In this randomized, double-blind clinical trial, 78 adult patients scheduled for percutaneous nephrolithotomy (PCNL) were prospectively enrolled and randomly divided into three groups. ETCO2 was set and maintained throughout the procedure at 31-33, 37-39 and 43-45 mmHg in the hypocapnia, normocapnia and hypercapnia groups, respectively. The rates of post-operative complications were compared among the three groups.

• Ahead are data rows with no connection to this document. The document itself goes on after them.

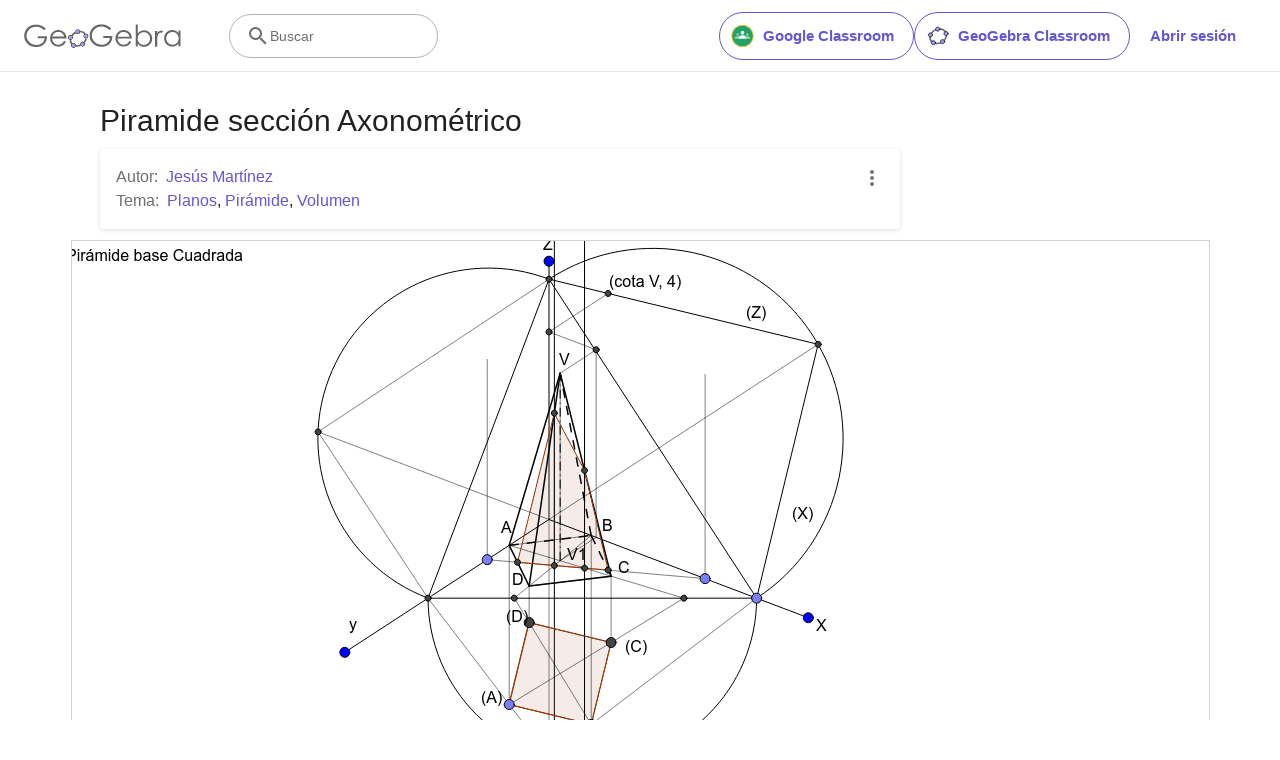

--- FILE ---
content_type: text/html; charset=utf-8
request_url: https://www.google.com/recaptcha/api2/aframe
body_size: 268
content:
<!DOCTYPE HTML><html><head><meta http-equiv="content-type" content="text/html; charset=UTF-8"></head><body><script nonce="9lIArySJ9BCFN42QAjhizw">/** Anti-fraud and anti-abuse applications only. See google.com/recaptcha */ try{var clients={'sodar':'https://pagead2.googlesyndication.com/pagead/sodar?'};window.addEventListener("message",function(a){try{if(a.source===window.parent){var b=JSON.parse(a.data);var c=clients[b['id']];if(c){var d=document.createElement('img');d.src=c+b['params']+'&rc='+(localStorage.getItem("rc::a")?sessionStorage.getItem("rc::b"):"");window.document.body.appendChild(d);sessionStorage.setItem("rc::e",parseInt(sessionStorage.getItem("rc::e")||0)+1);localStorage.setItem("rc::h",'1768835388195');}}}catch(b){}});window.parent.postMessage("_grecaptcha_ready", "*");}catch(b){}</script></body></html>

--- FILE ---
content_type: text/plain
request_url: https://rtb.openx.net/openrtbb/prebidjs
body_size: -85
content:
{"id":"fb87a4bf-22f2-48ac-9b88-2065a9acad80","nbr":0}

Seventy-five patients completed the study (52 male and 23 female). Ten (38.5%), four (16%) and two (8.3%) patients developed post-operative vomiting in the hypocapnia, normocapnia and hypercapnia groups, respectively (P = 0.025). The nausea score was significantly lower in the hypercapnic group compared with the other groups (3.9 ± 1.8, 3.2 ± 2.1 and 1.3 ± 1.8 in the hypocapnia, normocapnia and hypercapnia groups, respectively; P = 0.000). Time to return of spontaneous respiration and awakening were significantly decreased in the hypercapnia group compared with the other groups (P < 0.01).
Mild intra-operative hypercapnia has a protecting effect against the development of post-operative nausea and vomiting and decreases the duration of emergence and recovery from general anesthesia.
一项回顾性研究表明,术中呼气末二氧化碳(ETCO2)水平升高的患者住院天数较少。高碳酸血症可能通过优化整体血流动力学和组织氧合作用对患者的预后产生有益影响,从而降低术后并发症的发生率。本研究旨在验证术中ETCO2值较高可降低术后并发症发生率这一假设。
在这项随机、双盲临床试验中,前瞻性纳入了78例计划行经皮肾镜取石术(PCNL)的成年患者,并随机分为三组。低碳酸血症组、正常碳酸血症组和高碳酸血症组在整个手术过程中分别将ETCO2设定并维持在31 - 33、37 - 39和43 - 45 mmHg。比较三组术后并发症的发生率。
75例患者完成了研究(52例男性和23例女性)。低碳酸血症组、正常碳酸血症组和高碳酸血症组分别有10例(38.5%)、4例(16%)和2例(8.3%)患者发生术后呕吐(P = 0.025)。与其他组相比,高碳酸血症组的恶心评分显著更低(低碳酸血症组、正常碳酸血症组和高碳酸血症组分别为3.9 ± 1.8、3.2 ± 2.1和1.3 ± 1.8;P = 0.000)。与其他组相比,高碳酸血症组自主呼吸恢复时间和苏醒时间显著缩短(P < 0.01)。
术中轻度高碳酸血症对术后恶心呕吐的发生具有保护作用,并可缩短全身麻醉苏醒和恢复的时间。